驚きと、嬉しさがないまぜになったような声を出したセナは、早速エマからの手紙を開けた。
『セナさんへ……お久しぶりです。いつも電話だったので、手紙だとなんだか不思議な感じですね。今回手紙を書いた理由、それは、無事にお墓を見つけることができたからです。手紙を頼りに勇輝さんの元へ行き、そこで新たな手がかりを経て、今私はケベック・シティ旧市街に辿り着きました。ここでようやく、おばあちゃんのお墓を見つけることができたんです。もちろん、幸代さんにもお手紙を描かせていただきました。詳しいことは、また落ち着いたら電話で話しますね。今までのお礼に、ささやかですがセナさんを想って絵を描かせていただいたので、送らせていただきます。追伸、雑誌用じゃないので、セナさんが持っててくださいね? エマ』

「私を想ってとか書いてあるのに、載せるわけないでしょうが」

手紙を読み終えたセナは、追伸部分に突っ込みながら、残りの二枚を引っ張り出した。
セナに送られたのは、紫色のバラが十三本描かれたもの。

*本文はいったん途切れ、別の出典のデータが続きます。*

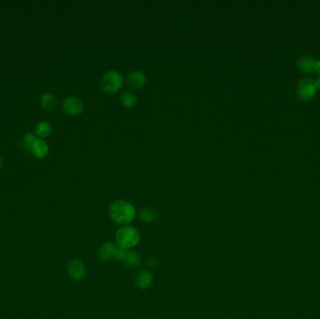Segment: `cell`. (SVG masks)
Wrapping results in <instances>:
<instances>
[{
  "label": "cell",
  "instance_id": "cell-20",
  "mask_svg": "<svg viewBox=\"0 0 320 319\" xmlns=\"http://www.w3.org/2000/svg\"><path fill=\"white\" fill-rule=\"evenodd\" d=\"M3 163H4L3 162V158L0 156V168L3 166Z\"/></svg>",
  "mask_w": 320,
  "mask_h": 319
},
{
  "label": "cell",
  "instance_id": "cell-16",
  "mask_svg": "<svg viewBox=\"0 0 320 319\" xmlns=\"http://www.w3.org/2000/svg\"><path fill=\"white\" fill-rule=\"evenodd\" d=\"M140 215L142 217V219L147 221V222H150L153 220L156 219L157 217V213L154 209H149V208H145L141 211Z\"/></svg>",
  "mask_w": 320,
  "mask_h": 319
},
{
  "label": "cell",
  "instance_id": "cell-8",
  "mask_svg": "<svg viewBox=\"0 0 320 319\" xmlns=\"http://www.w3.org/2000/svg\"><path fill=\"white\" fill-rule=\"evenodd\" d=\"M119 247L113 243H106L103 244L99 251V257L102 261H110L113 258H116Z\"/></svg>",
  "mask_w": 320,
  "mask_h": 319
},
{
  "label": "cell",
  "instance_id": "cell-13",
  "mask_svg": "<svg viewBox=\"0 0 320 319\" xmlns=\"http://www.w3.org/2000/svg\"><path fill=\"white\" fill-rule=\"evenodd\" d=\"M41 105L46 111L52 112L58 105V99L55 95L50 94V93L44 94L41 98Z\"/></svg>",
  "mask_w": 320,
  "mask_h": 319
},
{
  "label": "cell",
  "instance_id": "cell-2",
  "mask_svg": "<svg viewBox=\"0 0 320 319\" xmlns=\"http://www.w3.org/2000/svg\"><path fill=\"white\" fill-rule=\"evenodd\" d=\"M140 241V233L138 231L130 226L125 225L120 227L115 235L116 245L124 250H128L132 247L136 246Z\"/></svg>",
  "mask_w": 320,
  "mask_h": 319
},
{
  "label": "cell",
  "instance_id": "cell-18",
  "mask_svg": "<svg viewBox=\"0 0 320 319\" xmlns=\"http://www.w3.org/2000/svg\"><path fill=\"white\" fill-rule=\"evenodd\" d=\"M315 71L319 74L320 76V59L318 61H316V67H315Z\"/></svg>",
  "mask_w": 320,
  "mask_h": 319
},
{
  "label": "cell",
  "instance_id": "cell-3",
  "mask_svg": "<svg viewBox=\"0 0 320 319\" xmlns=\"http://www.w3.org/2000/svg\"><path fill=\"white\" fill-rule=\"evenodd\" d=\"M101 87L104 92L114 93L123 85V76L117 70L111 69L103 73L100 81Z\"/></svg>",
  "mask_w": 320,
  "mask_h": 319
},
{
  "label": "cell",
  "instance_id": "cell-5",
  "mask_svg": "<svg viewBox=\"0 0 320 319\" xmlns=\"http://www.w3.org/2000/svg\"><path fill=\"white\" fill-rule=\"evenodd\" d=\"M63 109L68 114L77 115L83 111L84 104L80 98L75 96H69L64 100Z\"/></svg>",
  "mask_w": 320,
  "mask_h": 319
},
{
  "label": "cell",
  "instance_id": "cell-7",
  "mask_svg": "<svg viewBox=\"0 0 320 319\" xmlns=\"http://www.w3.org/2000/svg\"><path fill=\"white\" fill-rule=\"evenodd\" d=\"M297 67L298 69L305 73H312L315 71L316 67V60L311 55H301V57L297 59Z\"/></svg>",
  "mask_w": 320,
  "mask_h": 319
},
{
  "label": "cell",
  "instance_id": "cell-11",
  "mask_svg": "<svg viewBox=\"0 0 320 319\" xmlns=\"http://www.w3.org/2000/svg\"><path fill=\"white\" fill-rule=\"evenodd\" d=\"M31 153L34 157L44 158L49 153V146L41 139H37L31 147Z\"/></svg>",
  "mask_w": 320,
  "mask_h": 319
},
{
  "label": "cell",
  "instance_id": "cell-4",
  "mask_svg": "<svg viewBox=\"0 0 320 319\" xmlns=\"http://www.w3.org/2000/svg\"><path fill=\"white\" fill-rule=\"evenodd\" d=\"M298 98L301 100H310L314 98L317 88L315 85V81L313 78H303L298 82L296 88Z\"/></svg>",
  "mask_w": 320,
  "mask_h": 319
},
{
  "label": "cell",
  "instance_id": "cell-9",
  "mask_svg": "<svg viewBox=\"0 0 320 319\" xmlns=\"http://www.w3.org/2000/svg\"><path fill=\"white\" fill-rule=\"evenodd\" d=\"M116 258L124 261L128 267H135L140 262V257L134 251L124 250L121 248L118 249Z\"/></svg>",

じっくりとそれを見つめたセナは、アクリルの写真立てを引っ張り出してくると、サンプル用に入っていた中の紙を抜いてエマの絵を挟んだ。

「ん、いいね」

満足そうに呟いたセナは、自分のスマートフォンを取り出すと絵の写真を撮って、幸代へとメールしたのだった。

「あ、いたいた」

ラジオ局にきていたセナは、目的の人物を見つけて声を出した。

「セナ?」
「今ちょうど終わりでしょ、少しいい?」
「もちろんいいよ」

自分の担当するラジオが終わったばかりだったカイルは、セナに嫌な顔をすることもなく頷く。
現在の時刻は十三時。ついでに昼食でもと誘ったカイルに、今度はセナが頷いた。

「それで、何か用があったのかい?」

手っ取り早く近くのカフェに入ったカイルは、ランチを注文するとセナに向き直った。セナは持っていたカバンを漁りながら、少し待つようにとカイルに告げる。

「あったあった。これ、エマから」
「え?」

差し出されたのはエマからの手紙。カイルにも協力をしてもらっていたエマだったが、彼の住所を知らなかった。そのため、セナに渡してもらうように頼んでいたのだ。
送られてきていた手紙の中にもう一通エマからの手紙があって、驚いたとセナは小さく笑う。

「開けてもいいかい?」
「もちろん。あんたに届いたやつも見たいし」

セナの言葉に少しの疑問を抱きつつ、カイルは自分宛に届いた手紙をそっと開いた。